# [Objective]
Copy only what runs from the line containing "What is the physical" through the end of the material below, line for line, with both ends included.

····················

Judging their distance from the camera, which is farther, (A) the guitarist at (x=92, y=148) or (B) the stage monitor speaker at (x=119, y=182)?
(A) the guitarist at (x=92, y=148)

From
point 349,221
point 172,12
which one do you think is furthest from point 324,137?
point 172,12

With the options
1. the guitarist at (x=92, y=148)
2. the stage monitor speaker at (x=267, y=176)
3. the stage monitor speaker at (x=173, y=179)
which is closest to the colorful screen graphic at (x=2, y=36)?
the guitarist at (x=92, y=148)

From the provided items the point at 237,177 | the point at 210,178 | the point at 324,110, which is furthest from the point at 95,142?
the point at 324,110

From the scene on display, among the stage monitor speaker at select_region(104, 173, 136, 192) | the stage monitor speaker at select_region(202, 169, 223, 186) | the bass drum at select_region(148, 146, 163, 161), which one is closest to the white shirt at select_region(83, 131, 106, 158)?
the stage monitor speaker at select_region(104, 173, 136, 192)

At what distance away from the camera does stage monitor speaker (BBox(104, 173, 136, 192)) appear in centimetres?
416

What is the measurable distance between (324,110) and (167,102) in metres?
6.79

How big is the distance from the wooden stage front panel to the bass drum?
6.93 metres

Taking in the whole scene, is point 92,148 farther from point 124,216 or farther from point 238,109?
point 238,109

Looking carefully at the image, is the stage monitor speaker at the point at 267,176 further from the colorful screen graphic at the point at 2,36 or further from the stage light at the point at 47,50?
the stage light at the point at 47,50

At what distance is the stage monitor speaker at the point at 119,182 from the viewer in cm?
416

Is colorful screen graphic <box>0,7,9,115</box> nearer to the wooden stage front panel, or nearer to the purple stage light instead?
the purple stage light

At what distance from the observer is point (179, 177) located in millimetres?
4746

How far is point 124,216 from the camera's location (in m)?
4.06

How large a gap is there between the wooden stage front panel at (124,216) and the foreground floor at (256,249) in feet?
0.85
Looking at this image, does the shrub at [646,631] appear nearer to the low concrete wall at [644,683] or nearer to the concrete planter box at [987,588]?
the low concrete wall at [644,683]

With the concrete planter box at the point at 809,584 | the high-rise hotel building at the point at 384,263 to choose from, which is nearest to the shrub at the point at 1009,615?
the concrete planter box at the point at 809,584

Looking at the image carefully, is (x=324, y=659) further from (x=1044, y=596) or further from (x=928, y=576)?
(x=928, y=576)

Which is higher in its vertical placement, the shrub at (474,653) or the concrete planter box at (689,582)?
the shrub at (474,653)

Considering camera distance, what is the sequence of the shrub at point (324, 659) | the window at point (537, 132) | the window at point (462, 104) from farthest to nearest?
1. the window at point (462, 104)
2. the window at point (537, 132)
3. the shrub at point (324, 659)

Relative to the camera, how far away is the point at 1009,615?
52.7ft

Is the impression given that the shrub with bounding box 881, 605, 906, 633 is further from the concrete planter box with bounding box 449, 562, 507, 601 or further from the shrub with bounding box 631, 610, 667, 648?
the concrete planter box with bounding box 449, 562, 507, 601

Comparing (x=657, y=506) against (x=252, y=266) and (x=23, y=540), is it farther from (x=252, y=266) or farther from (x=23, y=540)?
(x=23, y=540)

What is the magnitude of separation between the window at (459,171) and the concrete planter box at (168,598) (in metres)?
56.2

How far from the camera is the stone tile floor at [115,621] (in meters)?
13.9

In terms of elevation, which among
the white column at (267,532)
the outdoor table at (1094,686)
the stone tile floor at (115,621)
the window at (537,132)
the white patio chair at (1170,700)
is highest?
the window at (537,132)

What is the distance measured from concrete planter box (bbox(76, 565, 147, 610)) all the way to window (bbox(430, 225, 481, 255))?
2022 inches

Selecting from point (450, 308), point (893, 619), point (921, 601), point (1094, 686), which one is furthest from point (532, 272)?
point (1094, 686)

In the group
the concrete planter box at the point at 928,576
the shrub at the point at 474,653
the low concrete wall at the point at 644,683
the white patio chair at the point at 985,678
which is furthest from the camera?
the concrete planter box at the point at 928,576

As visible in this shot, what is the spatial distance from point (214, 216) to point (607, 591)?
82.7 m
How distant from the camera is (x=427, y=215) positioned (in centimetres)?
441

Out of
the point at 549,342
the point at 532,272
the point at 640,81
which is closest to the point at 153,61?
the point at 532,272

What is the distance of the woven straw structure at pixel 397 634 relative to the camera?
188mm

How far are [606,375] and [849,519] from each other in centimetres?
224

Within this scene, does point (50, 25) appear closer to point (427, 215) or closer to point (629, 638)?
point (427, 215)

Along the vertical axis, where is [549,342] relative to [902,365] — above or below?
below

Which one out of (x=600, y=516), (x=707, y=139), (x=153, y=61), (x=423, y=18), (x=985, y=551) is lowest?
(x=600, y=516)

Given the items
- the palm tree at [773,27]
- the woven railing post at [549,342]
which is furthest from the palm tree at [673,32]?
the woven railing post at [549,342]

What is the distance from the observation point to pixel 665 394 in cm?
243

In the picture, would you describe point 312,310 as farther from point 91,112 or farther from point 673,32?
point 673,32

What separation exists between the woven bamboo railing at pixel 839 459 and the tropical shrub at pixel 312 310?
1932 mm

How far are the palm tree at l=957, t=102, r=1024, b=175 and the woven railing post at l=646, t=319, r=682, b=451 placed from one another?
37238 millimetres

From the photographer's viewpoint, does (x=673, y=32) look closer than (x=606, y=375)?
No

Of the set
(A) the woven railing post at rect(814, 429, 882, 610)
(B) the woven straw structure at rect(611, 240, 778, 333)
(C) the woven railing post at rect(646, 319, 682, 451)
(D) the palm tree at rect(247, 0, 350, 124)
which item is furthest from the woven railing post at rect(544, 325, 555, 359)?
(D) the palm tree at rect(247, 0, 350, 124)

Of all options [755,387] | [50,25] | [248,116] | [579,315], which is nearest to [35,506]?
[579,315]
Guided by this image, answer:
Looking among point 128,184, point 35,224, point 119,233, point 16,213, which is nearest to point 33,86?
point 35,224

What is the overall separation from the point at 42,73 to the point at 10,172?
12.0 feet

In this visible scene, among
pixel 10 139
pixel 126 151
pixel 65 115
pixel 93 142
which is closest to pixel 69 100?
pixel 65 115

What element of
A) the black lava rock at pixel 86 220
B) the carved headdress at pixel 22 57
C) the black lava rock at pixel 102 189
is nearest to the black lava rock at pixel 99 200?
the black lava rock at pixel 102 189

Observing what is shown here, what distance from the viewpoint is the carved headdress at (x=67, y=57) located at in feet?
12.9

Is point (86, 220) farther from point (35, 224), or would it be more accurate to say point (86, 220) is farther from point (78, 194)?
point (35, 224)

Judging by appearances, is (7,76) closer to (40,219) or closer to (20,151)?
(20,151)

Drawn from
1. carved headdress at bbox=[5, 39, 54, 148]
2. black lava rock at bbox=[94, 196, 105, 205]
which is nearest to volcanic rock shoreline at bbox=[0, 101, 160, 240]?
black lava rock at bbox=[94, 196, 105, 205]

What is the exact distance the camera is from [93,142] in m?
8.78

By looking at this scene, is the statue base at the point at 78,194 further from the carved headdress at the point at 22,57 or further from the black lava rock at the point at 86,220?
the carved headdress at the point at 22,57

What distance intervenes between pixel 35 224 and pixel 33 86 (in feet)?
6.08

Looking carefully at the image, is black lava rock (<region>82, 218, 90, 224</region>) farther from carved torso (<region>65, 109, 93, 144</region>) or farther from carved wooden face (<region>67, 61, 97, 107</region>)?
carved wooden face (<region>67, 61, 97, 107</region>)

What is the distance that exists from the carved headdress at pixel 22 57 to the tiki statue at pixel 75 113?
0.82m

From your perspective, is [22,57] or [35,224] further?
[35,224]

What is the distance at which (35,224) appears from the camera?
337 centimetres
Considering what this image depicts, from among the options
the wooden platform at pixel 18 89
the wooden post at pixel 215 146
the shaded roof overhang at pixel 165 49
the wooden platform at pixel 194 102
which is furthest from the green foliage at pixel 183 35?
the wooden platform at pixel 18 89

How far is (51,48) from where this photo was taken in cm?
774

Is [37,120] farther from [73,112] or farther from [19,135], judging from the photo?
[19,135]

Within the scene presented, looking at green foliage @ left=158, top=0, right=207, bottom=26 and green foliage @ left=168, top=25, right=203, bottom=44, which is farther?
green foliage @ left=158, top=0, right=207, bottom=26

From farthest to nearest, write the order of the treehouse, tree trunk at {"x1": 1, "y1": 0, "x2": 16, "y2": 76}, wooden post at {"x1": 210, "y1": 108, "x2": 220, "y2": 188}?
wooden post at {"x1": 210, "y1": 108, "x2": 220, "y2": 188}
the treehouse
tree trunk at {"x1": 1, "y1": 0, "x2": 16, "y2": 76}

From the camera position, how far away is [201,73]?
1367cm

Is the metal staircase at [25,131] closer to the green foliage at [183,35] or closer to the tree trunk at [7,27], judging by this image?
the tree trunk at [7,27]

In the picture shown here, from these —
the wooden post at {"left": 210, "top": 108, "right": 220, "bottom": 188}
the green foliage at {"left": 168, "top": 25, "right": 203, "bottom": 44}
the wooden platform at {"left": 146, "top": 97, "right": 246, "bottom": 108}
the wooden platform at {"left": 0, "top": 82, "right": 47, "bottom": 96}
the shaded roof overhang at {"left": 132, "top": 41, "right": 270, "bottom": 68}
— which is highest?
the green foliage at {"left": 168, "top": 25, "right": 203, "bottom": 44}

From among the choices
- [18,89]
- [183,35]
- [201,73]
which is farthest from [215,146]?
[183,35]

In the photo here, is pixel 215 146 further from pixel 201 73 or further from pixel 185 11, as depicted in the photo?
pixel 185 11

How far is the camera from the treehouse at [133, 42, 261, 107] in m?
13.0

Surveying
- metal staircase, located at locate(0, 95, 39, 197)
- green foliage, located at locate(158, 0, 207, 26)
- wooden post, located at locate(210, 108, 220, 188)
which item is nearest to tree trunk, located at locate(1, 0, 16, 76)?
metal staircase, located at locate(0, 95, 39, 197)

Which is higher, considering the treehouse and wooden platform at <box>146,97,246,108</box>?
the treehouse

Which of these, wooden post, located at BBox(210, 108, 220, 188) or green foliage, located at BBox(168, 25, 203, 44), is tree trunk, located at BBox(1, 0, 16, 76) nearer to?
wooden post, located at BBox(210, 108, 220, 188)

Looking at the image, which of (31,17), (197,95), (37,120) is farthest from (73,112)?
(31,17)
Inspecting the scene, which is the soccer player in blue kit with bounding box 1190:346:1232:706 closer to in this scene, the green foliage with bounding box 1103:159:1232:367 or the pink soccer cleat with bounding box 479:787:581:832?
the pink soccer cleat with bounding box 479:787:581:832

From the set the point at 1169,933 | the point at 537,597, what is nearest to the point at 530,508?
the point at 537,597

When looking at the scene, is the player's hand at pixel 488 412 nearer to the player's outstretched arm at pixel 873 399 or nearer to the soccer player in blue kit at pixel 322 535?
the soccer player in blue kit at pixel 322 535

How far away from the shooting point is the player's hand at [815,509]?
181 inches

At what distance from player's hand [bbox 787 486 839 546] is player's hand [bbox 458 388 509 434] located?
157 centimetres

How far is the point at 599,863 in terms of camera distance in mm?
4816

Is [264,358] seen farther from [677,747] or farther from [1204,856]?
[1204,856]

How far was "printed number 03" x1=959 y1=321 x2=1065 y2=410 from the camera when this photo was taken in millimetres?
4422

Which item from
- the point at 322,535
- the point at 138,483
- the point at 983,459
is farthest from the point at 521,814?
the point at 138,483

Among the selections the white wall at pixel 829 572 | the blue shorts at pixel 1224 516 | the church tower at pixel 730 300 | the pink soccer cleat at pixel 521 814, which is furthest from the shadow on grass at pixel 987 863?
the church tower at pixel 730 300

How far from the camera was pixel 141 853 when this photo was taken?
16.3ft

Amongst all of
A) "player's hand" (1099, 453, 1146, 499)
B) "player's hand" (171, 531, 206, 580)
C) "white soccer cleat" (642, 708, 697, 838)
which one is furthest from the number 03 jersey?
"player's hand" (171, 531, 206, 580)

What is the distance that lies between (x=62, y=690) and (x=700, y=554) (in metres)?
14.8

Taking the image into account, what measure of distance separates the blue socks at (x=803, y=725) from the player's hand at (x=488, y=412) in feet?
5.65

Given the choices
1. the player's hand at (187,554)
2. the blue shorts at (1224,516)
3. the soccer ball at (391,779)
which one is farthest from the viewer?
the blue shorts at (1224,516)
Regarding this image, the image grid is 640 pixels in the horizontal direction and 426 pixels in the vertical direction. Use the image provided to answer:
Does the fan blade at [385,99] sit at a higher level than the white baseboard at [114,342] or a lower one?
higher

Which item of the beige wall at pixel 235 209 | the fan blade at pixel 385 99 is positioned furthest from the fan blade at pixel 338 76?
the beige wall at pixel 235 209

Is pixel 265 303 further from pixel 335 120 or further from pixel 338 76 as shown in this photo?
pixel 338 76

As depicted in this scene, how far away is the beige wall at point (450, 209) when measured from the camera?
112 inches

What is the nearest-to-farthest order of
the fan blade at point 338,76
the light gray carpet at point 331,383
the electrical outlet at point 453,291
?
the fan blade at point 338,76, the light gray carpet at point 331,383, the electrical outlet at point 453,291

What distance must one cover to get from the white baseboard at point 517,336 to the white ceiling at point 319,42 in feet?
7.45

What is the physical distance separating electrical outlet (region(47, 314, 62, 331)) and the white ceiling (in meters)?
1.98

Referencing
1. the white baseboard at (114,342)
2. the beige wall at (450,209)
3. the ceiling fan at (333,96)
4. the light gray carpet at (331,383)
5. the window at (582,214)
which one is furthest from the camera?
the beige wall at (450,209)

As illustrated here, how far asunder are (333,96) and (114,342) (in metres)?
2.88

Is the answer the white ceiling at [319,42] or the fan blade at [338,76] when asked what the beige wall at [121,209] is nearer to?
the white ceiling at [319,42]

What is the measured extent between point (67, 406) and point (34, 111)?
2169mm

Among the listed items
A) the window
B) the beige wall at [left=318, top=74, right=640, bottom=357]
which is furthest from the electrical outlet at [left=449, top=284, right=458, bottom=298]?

····················

# [Solved problem]
What is the physical distance separating electrical outlet (region(47, 314, 62, 331)) and the white ceiling (in meters)?
1.98

Referencing
1. the white baseboard at (114,342)
2. the beige wall at (450,209)
3. the ceiling fan at (333,96)
4. the light gray carpet at (331,383)
5. the window at (582,214)
which one is furthest from the camera?
the beige wall at (450,209)

As illustrated here, how far asunder are (333,96) and (114,342) (in metres)?
2.88

Is the answer the white ceiling at [319,42] or the fan blade at [338,76] when asked what the beige wall at [121,209] is nearer to?
the white ceiling at [319,42]

What is the measured extent between point (67, 406) and point (34, 111)?
2169mm

Among the listed items
A) the window
B) the beige wall at [left=318, top=74, right=640, bottom=357]
which is furthest from the electrical outlet at [left=449, top=284, right=458, bottom=298]?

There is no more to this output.